Page excerpt:
Central Avenue Historic BID May Provide Insight Into The Process By Which BIDs Evolved From Whatever They Were Originally Conceived To Be Into Weaponized Shock Troops Of The Zillionaire Real-Estate Power Elite

Sherri Franklin of the Urban Design Center, consultant to the Central Avenue Historic BID, speaks at the November 2, 2016 meeting of the Board of Directors.
Sherri Franklin of the Urban Design Center, consultant to the Central Avenue Historic BID, speaks at the November 2, 2016 meeting of the Board of Directors. I apologize for the crappy image quality. I didn’t plan to film.
After I spent some time looking into the Central Avenue Historic BID in the context of potential political goals for the post-approval Venice Beach BID, I thought it would be interesting to learn more about this newborn BID.1 The meetings are held at CD9’s district office at 4301 S. Central,2 so on a very pleasant evening last Thursday, I took the 210 out of Hollywood to MLK and Crenshaw, where I boarded the 705 to Central and Vernon from whence a couple blocks North on Central to watch the Board of Directors conduct their business.3 The meeting was scheduled to start at 5:30, but that evidently included some preliminaries, because when I got there at about 10 to 64 they hadn’t started yet.

Anyway, take a look at the agenda. You can see that they’re talking about the kind of things that one would expect BIDs to talk about from, e.g., reading the Wikipedia page on BIDs,5 like branding and marketing, cleaning the streets, having Halloween events, and so on. And watch this short clip of the meeting.6 That’s Sherri Franklin of the Urban Design Center, the BID consultant, who also seems to be functioning as executive director, talking about some kind of partnership the BID’s working on with Hollywood Community Housing Corporation involving affordable housing at the corner of Central and Jefferson.7

Allan Muhammad, security director for the Central Avenue Historic District BID.
Allan Muhammad, security director for the Central Avenue Historic District BID.
And then you can watch here as BID security director Allan Muhammad introduces his employees, and then they proceed to hand out sample Halloween bags to everyone in the room. They didn’t once discuss custodial arrests, handcuffs, social engineering, mass relocations, self-aggrandizing 5150 holds, or any of the other hard-edged tactics of which the City’s older and ever so much more dangerous BIDs are so enamored. And even though I only got 15 minutes on tape of the 90 minutes I was there8 they didn’t really have anything objectionable to say even during the parts of the meeting I didn’t record. They talked about parking, they talked about their phone bills, they talked about how it was hard for the BID to patronize local businesses because they mostly only accepted cash.9

Could this be what a BID looks like as BIDs were intended to look? Well, the very question is based on a false assumption. And there were foreshadowings of bad news to come. And on the way home, and for the last few days, it’s got me thinking about what BIDs were meant to be,10how BIDs11 evolve under selective pressure, and how it’s probably inevitable that this BID is going to end up like the worst of the Downtown BIDs, the worst of the Hollywood BIDs. The short version is that BIDs probably started out as helpful tools, but as a wise woman once said, “every tool is a weapon if you hold it right.” So turn the page if you’re still interested…

Imagine this on East Washington Blvd between Broadway and Hill.  It's giving me a panic attack already.  This is how Southeast Los Angeles got turned into West Hollywood.

Listed entries:
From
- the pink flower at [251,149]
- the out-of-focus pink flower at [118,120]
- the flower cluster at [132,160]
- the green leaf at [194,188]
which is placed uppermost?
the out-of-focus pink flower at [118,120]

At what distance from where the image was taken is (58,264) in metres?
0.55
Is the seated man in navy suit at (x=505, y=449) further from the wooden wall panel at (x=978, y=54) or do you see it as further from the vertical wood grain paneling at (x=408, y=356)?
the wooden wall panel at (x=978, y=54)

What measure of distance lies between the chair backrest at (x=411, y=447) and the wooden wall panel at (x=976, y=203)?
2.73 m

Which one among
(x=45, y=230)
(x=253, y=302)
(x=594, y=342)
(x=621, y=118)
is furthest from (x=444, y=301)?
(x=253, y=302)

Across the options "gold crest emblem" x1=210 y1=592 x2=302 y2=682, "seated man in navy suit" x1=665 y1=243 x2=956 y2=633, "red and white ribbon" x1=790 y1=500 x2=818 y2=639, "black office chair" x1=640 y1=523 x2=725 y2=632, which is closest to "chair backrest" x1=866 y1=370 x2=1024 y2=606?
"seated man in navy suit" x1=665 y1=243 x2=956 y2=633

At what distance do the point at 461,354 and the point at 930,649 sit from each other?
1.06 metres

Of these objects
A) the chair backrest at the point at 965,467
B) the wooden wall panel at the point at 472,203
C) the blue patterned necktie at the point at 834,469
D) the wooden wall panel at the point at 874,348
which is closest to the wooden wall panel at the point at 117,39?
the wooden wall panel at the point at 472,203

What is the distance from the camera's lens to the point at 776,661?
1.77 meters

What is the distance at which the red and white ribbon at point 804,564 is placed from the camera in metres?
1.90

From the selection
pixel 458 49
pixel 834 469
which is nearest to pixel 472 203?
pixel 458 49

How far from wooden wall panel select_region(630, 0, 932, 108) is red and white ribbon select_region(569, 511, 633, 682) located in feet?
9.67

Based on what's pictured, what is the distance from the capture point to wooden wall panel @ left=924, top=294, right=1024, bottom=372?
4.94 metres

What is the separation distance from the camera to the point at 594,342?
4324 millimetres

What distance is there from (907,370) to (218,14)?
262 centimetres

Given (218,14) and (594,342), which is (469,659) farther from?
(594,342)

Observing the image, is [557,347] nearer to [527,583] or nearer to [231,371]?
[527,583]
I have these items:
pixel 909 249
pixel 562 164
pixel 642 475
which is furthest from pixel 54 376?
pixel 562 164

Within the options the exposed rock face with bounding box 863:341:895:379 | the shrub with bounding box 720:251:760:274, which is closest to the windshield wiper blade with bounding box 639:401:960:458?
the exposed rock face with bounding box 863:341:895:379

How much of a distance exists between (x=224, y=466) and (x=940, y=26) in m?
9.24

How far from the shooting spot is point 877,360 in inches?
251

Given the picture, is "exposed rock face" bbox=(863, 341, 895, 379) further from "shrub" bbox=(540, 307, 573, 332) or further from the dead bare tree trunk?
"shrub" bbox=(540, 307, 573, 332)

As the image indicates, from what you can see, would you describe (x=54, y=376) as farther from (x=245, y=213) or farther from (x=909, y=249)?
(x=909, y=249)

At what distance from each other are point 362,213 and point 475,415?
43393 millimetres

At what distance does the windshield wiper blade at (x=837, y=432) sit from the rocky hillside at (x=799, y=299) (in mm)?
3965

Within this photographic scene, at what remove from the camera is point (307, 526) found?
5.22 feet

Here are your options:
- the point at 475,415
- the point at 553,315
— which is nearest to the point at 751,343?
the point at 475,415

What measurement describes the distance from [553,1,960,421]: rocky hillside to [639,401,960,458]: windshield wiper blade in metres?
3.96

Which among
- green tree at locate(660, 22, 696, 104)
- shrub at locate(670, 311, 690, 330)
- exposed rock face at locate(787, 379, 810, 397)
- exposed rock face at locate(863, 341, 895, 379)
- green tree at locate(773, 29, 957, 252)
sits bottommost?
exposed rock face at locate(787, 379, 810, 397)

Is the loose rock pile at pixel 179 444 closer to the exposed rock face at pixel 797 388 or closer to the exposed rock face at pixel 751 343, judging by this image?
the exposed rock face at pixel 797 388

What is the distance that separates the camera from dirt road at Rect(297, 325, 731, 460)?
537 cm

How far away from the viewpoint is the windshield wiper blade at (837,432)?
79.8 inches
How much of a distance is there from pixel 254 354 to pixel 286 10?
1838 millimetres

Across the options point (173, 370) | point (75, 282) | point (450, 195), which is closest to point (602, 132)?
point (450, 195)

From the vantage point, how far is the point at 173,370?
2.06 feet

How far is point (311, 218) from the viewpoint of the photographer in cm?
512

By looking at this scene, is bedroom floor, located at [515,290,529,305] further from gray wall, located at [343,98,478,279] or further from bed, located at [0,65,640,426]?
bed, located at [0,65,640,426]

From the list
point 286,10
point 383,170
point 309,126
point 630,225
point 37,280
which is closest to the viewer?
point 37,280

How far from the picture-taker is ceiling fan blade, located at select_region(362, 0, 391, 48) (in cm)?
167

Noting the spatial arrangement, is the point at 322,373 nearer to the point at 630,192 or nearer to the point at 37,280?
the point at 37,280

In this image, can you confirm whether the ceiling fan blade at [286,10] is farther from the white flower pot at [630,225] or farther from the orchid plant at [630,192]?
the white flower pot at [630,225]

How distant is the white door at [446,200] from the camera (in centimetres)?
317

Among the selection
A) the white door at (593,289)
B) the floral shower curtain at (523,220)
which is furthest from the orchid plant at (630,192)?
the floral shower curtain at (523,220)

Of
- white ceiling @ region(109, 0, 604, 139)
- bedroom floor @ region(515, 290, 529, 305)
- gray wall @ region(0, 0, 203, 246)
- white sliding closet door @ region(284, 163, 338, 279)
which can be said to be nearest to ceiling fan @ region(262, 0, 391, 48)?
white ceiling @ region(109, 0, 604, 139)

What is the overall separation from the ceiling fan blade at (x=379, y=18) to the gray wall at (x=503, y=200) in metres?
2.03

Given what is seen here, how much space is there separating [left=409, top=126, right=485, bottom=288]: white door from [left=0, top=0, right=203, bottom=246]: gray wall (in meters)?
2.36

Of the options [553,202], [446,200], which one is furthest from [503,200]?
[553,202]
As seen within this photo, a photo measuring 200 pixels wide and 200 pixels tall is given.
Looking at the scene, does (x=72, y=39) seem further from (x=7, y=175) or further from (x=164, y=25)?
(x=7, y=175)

Objective: In the post on the Central Avenue Historic BID, what did the BID security director's employees hand out to everyone in the room?

Finished task: Sample Halloween bags.